Abstract 12114: Endothelial Extracellular Signal-Regulated Kinase 2 Contributed to the Development of Pulmonary Arterial Hypertension in Mice Through the Impairment of Endothelial Nitric Oxide Synthase Function

Abstract

Introduction: Pulmonary arterial hypertension (PAH) is a progressive disease, characterized by abnormal muscularization and endothelial dysfunction in pulmonary artery (PA). Previous study showed that endothelial extracellular signal-regulated kinase 2 (eERK2) released vasoconstrictive factors and decreased NO bioactivity resulting in obese-induced hypertension and endothelial dysfunction. However, the role of eERK2 in the pathogenesis of PAH remains to be elucidated. Hypothesis: We hypothesized eERK2 impaired eNOS function and progressed the pathogenesis of PAH. Methods and Results: We generated eERK2 knock out mice (EE2KO) crossing Tie2-Cre mice and ERK2 flox mice and induced PAH by exposing mice to chronic hypoxia (10%) for 4 weeks. The littermate ERK2 flox mice without Cre expression were used as Control (Ctr). Immuno-histochemical staining showed the deficiency of eERK2 expression in the PA of EE2KO. We assessed the medial thickness of pulmonary arteries (MTPA) and measured right ventricular systolic pressure (RVSP). Although Ctr exhibited the progression of PA muscularization with an increase in MTPA, EE2KO revealed the significantly attenuated MTPA under hypoxic condition. Moreover, we found the lower RVSPs in EE2KO than those in Ctr under hypoxia in spite of similar RVSPs in normoxia.
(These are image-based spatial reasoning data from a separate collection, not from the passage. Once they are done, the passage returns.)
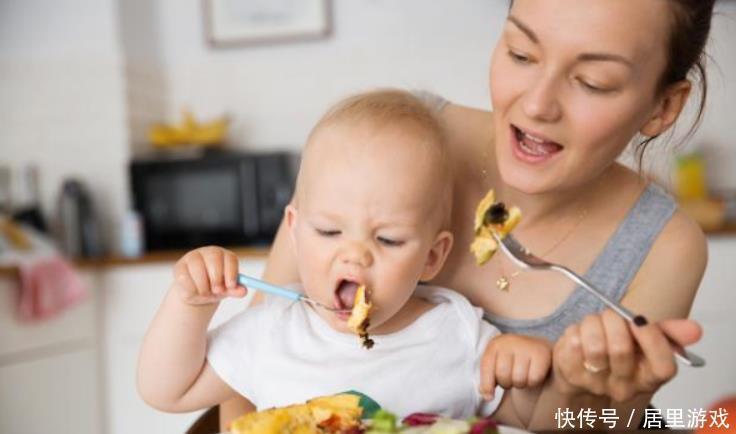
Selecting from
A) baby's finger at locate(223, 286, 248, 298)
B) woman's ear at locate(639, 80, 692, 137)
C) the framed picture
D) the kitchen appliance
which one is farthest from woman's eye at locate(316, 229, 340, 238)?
the framed picture

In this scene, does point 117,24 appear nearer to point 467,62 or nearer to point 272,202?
point 272,202

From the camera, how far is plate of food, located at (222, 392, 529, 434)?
688 mm

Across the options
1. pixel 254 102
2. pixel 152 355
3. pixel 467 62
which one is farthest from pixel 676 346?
pixel 254 102

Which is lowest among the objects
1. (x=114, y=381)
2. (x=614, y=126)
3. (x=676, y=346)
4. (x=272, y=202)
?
(x=114, y=381)

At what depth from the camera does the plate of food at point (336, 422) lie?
0.69m

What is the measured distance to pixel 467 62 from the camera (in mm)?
3232

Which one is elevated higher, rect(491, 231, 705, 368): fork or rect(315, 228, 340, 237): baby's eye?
rect(315, 228, 340, 237): baby's eye

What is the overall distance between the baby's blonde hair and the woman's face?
73 millimetres

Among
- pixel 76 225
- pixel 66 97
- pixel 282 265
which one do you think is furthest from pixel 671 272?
pixel 66 97

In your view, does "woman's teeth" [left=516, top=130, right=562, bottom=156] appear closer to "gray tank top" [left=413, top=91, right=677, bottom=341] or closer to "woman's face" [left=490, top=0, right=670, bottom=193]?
"woman's face" [left=490, top=0, right=670, bottom=193]

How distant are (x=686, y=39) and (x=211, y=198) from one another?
227cm

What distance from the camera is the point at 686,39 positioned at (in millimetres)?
1014

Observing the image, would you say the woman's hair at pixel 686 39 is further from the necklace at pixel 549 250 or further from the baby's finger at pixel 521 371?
the baby's finger at pixel 521 371

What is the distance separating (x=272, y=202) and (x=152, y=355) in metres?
2.06
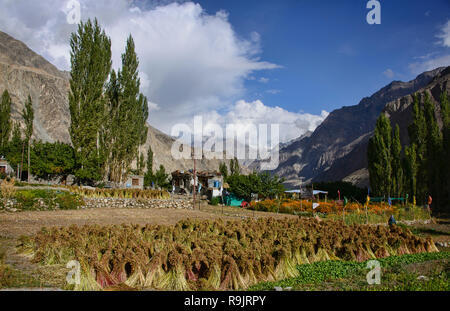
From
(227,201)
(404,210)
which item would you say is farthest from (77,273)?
(227,201)

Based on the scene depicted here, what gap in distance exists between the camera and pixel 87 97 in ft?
101

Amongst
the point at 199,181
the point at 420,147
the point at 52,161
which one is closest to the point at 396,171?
the point at 420,147

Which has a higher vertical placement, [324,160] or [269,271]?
[324,160]

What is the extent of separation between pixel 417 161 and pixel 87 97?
121ft

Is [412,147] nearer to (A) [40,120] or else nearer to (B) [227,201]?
(B) [227,201]

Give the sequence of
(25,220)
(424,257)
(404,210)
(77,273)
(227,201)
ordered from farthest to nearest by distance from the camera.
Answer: (227,201) < (404,210) < (25,220) < (424,257) < (77,273)

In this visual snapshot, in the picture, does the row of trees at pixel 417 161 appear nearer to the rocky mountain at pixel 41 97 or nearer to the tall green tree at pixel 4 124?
the tall green tree at pixel 4 124

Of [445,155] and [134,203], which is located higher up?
[445,155]

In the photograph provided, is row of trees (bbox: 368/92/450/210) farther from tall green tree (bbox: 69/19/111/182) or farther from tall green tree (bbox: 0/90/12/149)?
tall green tree (bbox: 0/90/12/149)

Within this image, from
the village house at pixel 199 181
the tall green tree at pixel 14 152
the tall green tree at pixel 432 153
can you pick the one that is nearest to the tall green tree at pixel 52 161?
the tall green tree at pixel 14 152

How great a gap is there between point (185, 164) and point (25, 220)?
400 ft

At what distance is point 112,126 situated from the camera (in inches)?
1378

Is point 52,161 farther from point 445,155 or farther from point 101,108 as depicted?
point 445,155
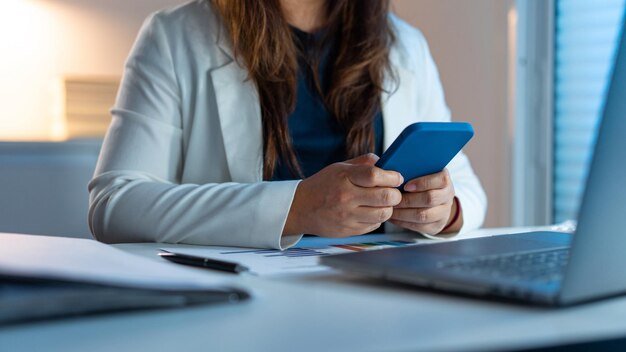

In RT-PCR, lung endothelin1 (ET1) gene expression was significantly lower in EE2KO than Ctr under hypoxia. Interestingly, hypoxia increased eNOS protein expression both in Ctr and EE2KO with Western blot analysis. The phosphorylation of AMPKα and eNOS were up-regulated in the lungs of EE2KO relative to Ctr under hypoxia. In addition, eNOS dimer/monomer ratios with non redusing SDS-PAGE was significantly increased in EE2KO compared to the Ctr under hypoxia (1.29±0.10 vs. 0.87±0.02, P=0.02, dimer / monomer ratios), suggesting improved eNOS uncoupling. Conclusions: These findings suggest that hypoxia increased eNOS expression and function, and that eERK2 impaired eNOS function by decreasing the phosphorylation of AMPKα and eNOS, and inducing eNOS uncoupling. In addition, ET1 synthesis through eERK2 might contribute to these pathogenesis of PAH with hypoxia.